Requirement: With the pictures left out, transcribe exactly the lines from the one with "ferramentas vintage enferrujadas" through the end of the data.

Dataset excerpt:
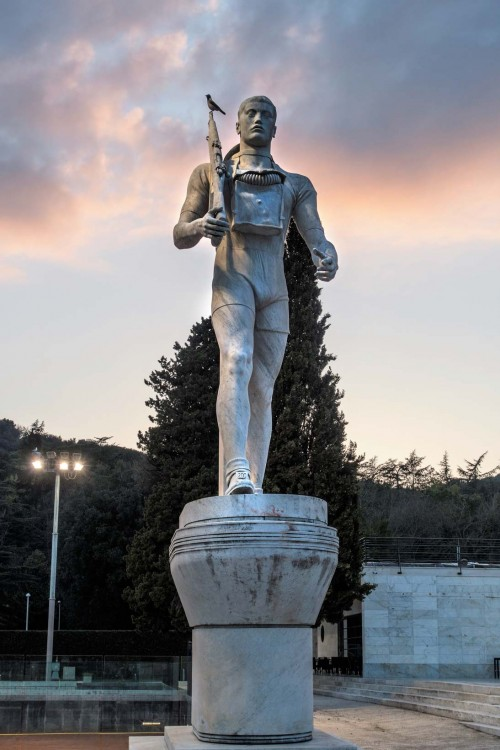 Foro Italico, statue of a soldier – decoration of the tennis court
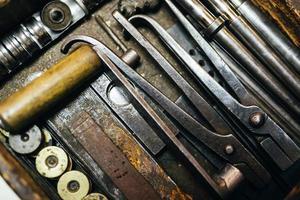 ferramentas vintage enferrujadas
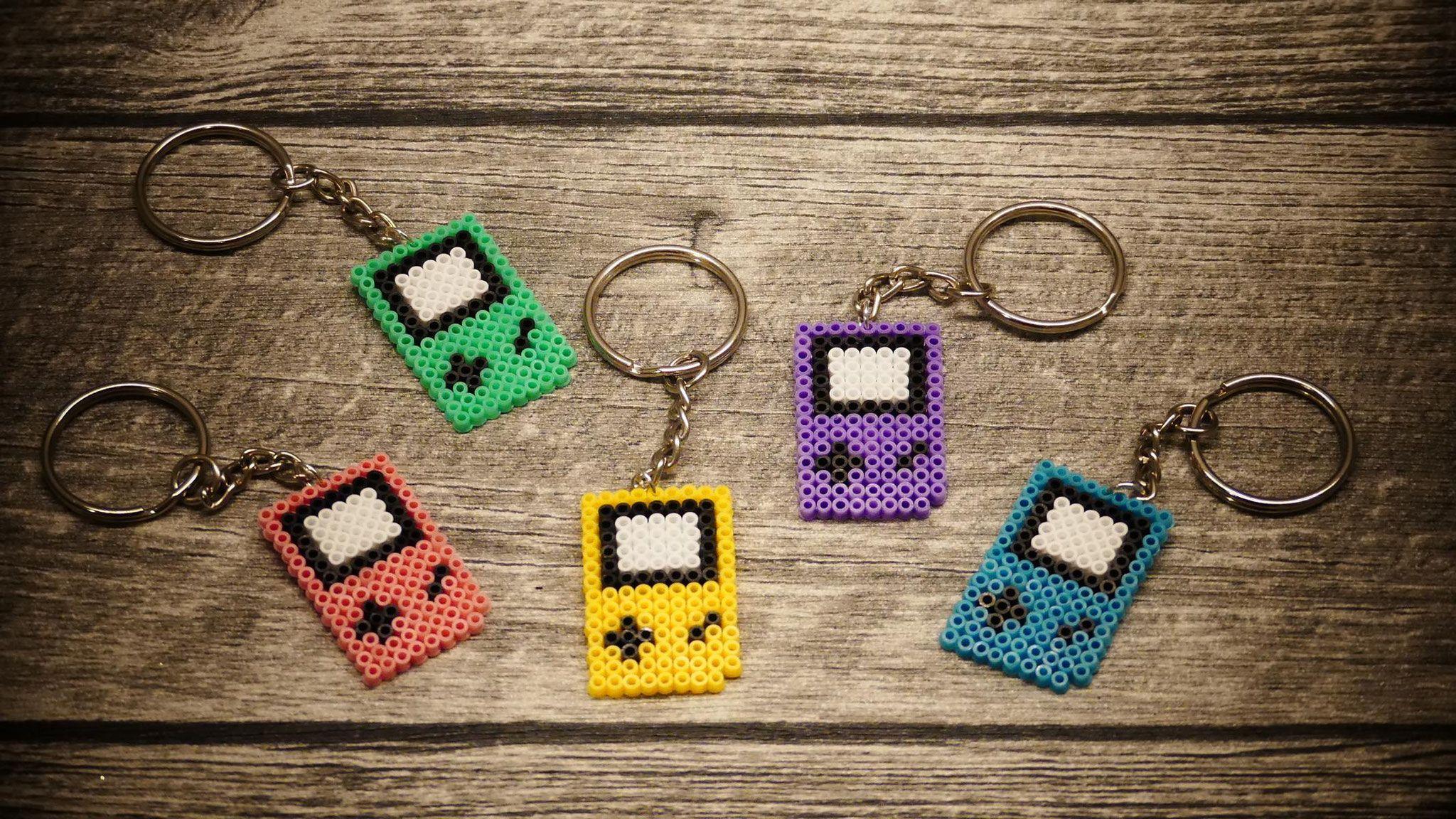 Bügelperlen - Schlüsselanhänger Gameboy, Nintendo | Kunst aus dem ...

Answer to the problem:
 ferramentas vintage enferrujadas
 Bügelperlen - Schlüsselanhänger Gameboy, Nintendo | Kunst aus dem ...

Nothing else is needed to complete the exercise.